Search JTA's historical archive dating back to 1923

Rabbi Sees Orthodox Jewish Canadian Communities Paradoxy

July 29, 1931
See Original Daily Bulletin From This Date
Advertisement

“Canadian Orthodoxy is a paradoxy,” declared Rabbi Harry J. Stern of Temple Emanu-El, Montreal, in an interview here on the completion of a tour which he had made of the Western Canadian provinces for the purpose of intensive study of its Jewish communities. “I say that they are a paradoxy, because for the most part they have broken with the Shulkan Arukh and they haven’t found for themselves any liberal interpretations of Judaism. The old pattern does not work in the New World, and so we have Jews cleaving to Orthodoxy who observe the dietary laws only in the breach and who appear twice a year at the High Holy Days in the House of God.”

That the older generation of Western Canadian Jewry were trying to perpetuate “ghettoism” and not Judaism is the contention of Rabbi Stern, who said that they have well established Talmud Torahs and Yiddish folk schools, but that they over-emphasize language study and fail to explain the beauties and ethics and history of Judaism. According to him, they go to an extreme just as the Sunday school went at first to the other extreme in belittling the value of the Hebrew language.

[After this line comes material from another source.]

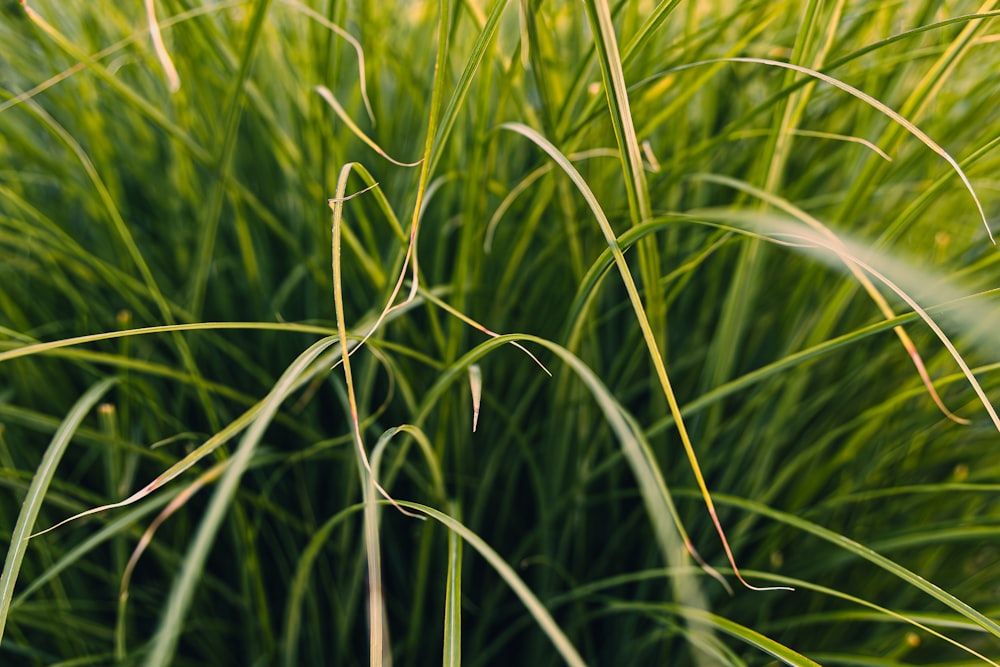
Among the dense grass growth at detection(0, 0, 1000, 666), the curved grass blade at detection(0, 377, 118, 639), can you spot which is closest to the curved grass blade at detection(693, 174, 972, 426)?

In the communities that Rabbi Stern visited, he found that Judaism to many had but one purpose, that of collecting funds. “In fact, many of the audiences to whom I spoke seemed to miss something because I made no appeal for funds for any of the million things for which they are so often called upon. A visiting speaker who was trying to give them something instead of asking for something was unheard of,” he said.

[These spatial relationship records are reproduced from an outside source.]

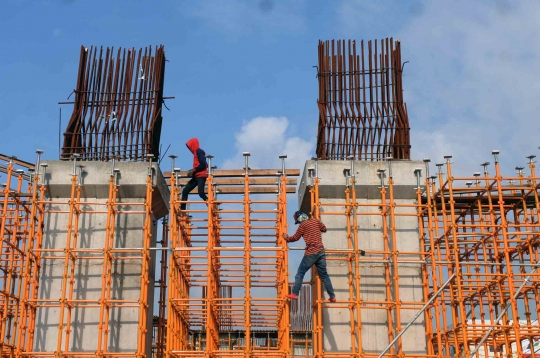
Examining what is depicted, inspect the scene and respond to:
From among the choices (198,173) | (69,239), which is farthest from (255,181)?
(69,239)

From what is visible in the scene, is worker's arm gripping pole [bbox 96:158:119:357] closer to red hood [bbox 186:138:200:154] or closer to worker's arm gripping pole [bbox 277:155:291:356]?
red hood [bbox 186:138:200:154]

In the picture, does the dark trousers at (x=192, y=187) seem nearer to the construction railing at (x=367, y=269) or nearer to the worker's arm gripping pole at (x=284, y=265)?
the worker's arm gripping pole at (x=284, y=265)

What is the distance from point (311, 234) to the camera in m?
15.1

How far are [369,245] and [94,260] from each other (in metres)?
6.10

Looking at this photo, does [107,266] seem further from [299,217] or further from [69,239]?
[299,217]

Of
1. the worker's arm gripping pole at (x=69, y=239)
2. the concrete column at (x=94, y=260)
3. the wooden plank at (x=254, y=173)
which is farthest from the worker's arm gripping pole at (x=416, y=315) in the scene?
the worker's arm gripping pole at (x=69, y=239)

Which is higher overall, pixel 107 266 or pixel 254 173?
pixel 254 173

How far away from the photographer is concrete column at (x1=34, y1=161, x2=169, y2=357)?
51.3 feet

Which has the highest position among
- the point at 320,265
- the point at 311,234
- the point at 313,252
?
the point at 311,234

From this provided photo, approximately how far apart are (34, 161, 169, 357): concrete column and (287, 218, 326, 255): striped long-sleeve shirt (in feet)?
11.9

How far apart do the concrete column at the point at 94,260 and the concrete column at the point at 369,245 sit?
13.0 ft

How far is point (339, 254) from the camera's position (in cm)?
1595

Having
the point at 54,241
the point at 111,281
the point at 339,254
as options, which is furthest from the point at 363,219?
the point at 54,241

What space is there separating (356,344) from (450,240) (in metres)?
3.53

Rabbi Stern credits the B’nai Brith with doing splendid work in trying to stimulate Jewish thought. He feels that the large religious organizations of the East are failing in their duty to send out regular speakers on Jewish cultural and religious subjects.

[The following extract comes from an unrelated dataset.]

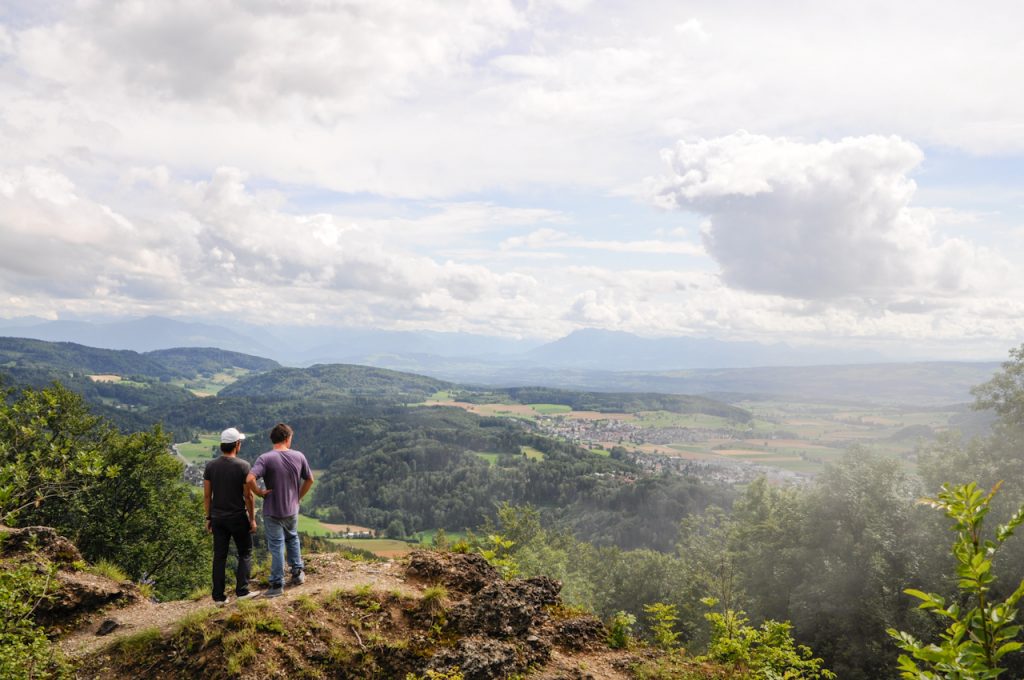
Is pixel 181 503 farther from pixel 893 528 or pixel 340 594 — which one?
pixel 893 528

“I do not see Orthodox Judaism being perpetuated,” declared Rabbi Stern. “Would that it might live, but it is losing its young people, because it is unable to interpret Judaism in the vernacular. The spiritual, ethical and cultural sides have been completely ignored. Young people have not been given that interpretation which will enable them to live with dignity and pride among non-Jews.”